Sunday, April 26, 2009

CD PUBLISHING

CD Publishing is a term used to describe the use of CD duplication systems to create a large number of unique discs. For instance, storing a unique serial number on each copy of a software application disc would be considered CD publishing.

The term CD publishing is believed to have been coined by the Rimage Corporation as part of a marketing program which referred to CD-R discs as "digital paper". Automated disc production and printing systems, such as those made by Rimage, can be shared on a computer network much like an office printer to facilitate the creation of unique discs. This is the root of both the digital paper and CD publishing terms.

The extension into CD publishing is a distinct advantage of CD duplication systems over traditional CD replication - where large quantities of identical discs must be made.

Optical disc authoring, including DVD and Blu-ray Disc authoring (often referred to colloquially, but improperly, as burning), is the process of assembling source material—video, audio or other data—into the proper logical volume format to then be recorded ("burned") onto an optical disc (typically a compact disc or DVD).

Process :- To burn an optical disc, one usually first creates an optical disc image with a full file system designed for the optical disc, and then burns the image to the disc.
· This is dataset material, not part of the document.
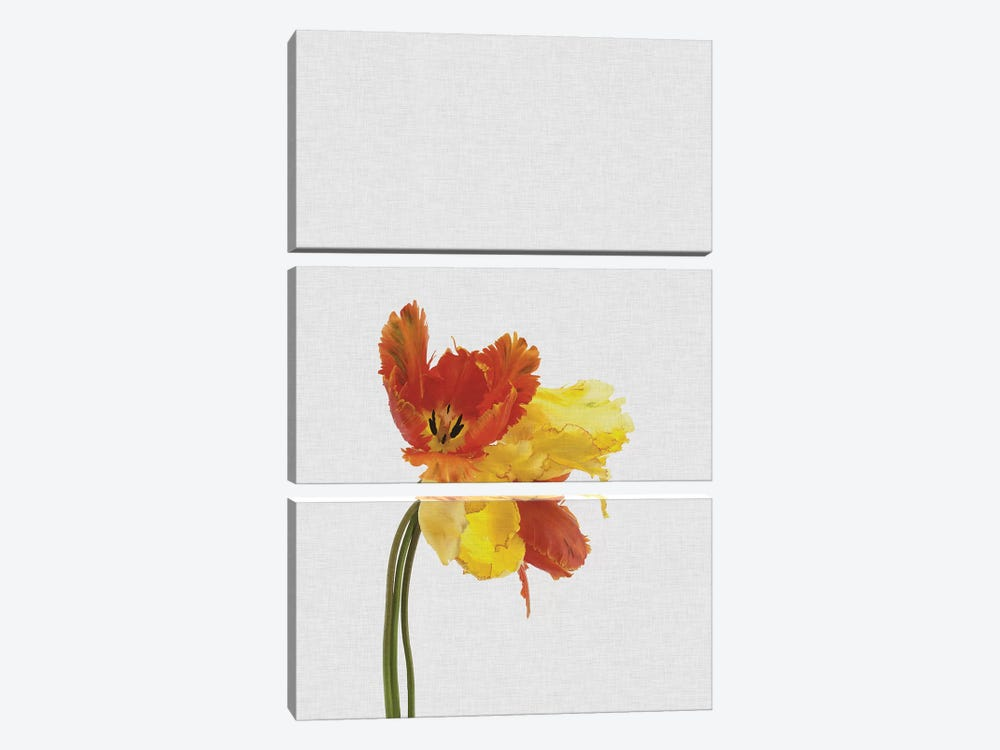 Tulip by Orara Studio 3-piece Canvas Art Print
The disc image is a single file, built and stored on the hard drive, which contains the entire information to be contained on the disc.
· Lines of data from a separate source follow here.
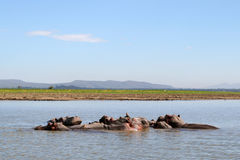 Hippos in a river Stock Photography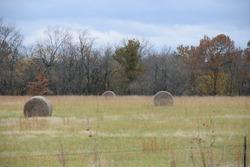 Hay bales in a farm field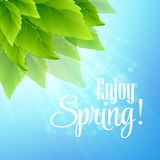 Spring fresh green leaves. Vector illustration. EPS10 Royalty Free Stock Photography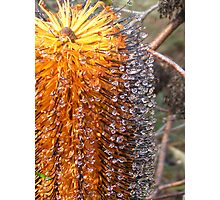 bottle brush with droplets Photographic Print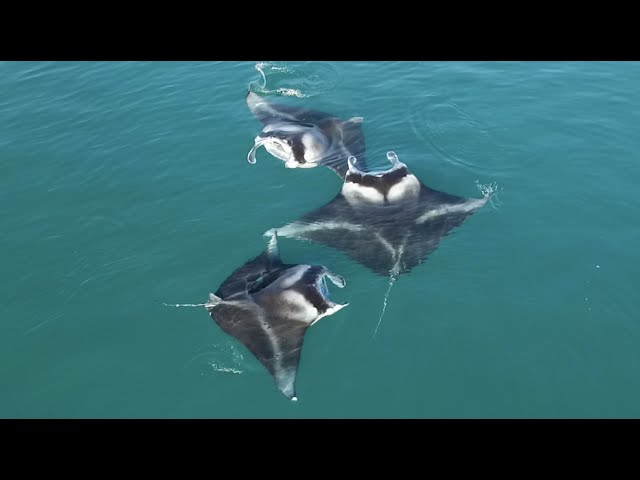 Giant Manta Rays Seen Performing Something INCREDIBLE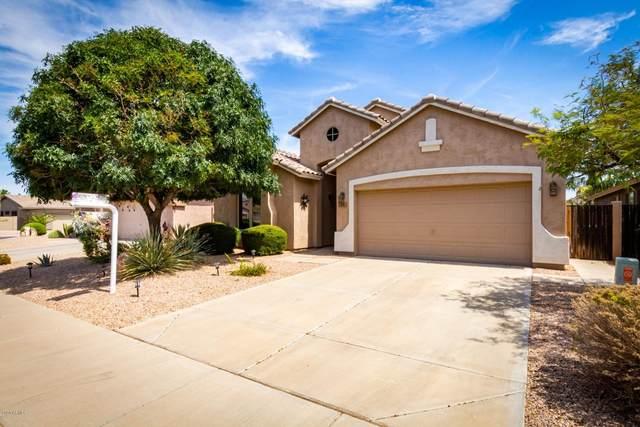 72 E Piccolo Court, San Tan Valley, AZ 85143 (MLS #6101699) :: The C4 Group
Many optical disc authoring software applications create the disc image and burn in one bundled operation, so that end-users often do not know the distinction. However, a useful motivation for learning this distinction is that creating the disc image is an "expensive" (time-consuming) process. Most disc writing applications will silently delete this image from the "temporary directory" in which it was built unless users instruct the disc burning application to preserve the image, which can then be used for creating further copies of the same image without the need to rebuild the image each time.

There are also packet-writing applications that do not require writing the entire disc at once, but allow writing parts at a time, allowing the disc to be used in the same way as rewritable media such as a floppy disk.

There exist many optical disc authoring technologies for optimizing the authoring process and preventing errors. Discs writeable only once whose burn failed are colloquially termed coasters.

Some operating systems are aware of disc images as a filesystem type, and can mount these images so that they appear as actual mounted discs. This feature can be useful for testing a disc image after authoring but before writing to the disc media.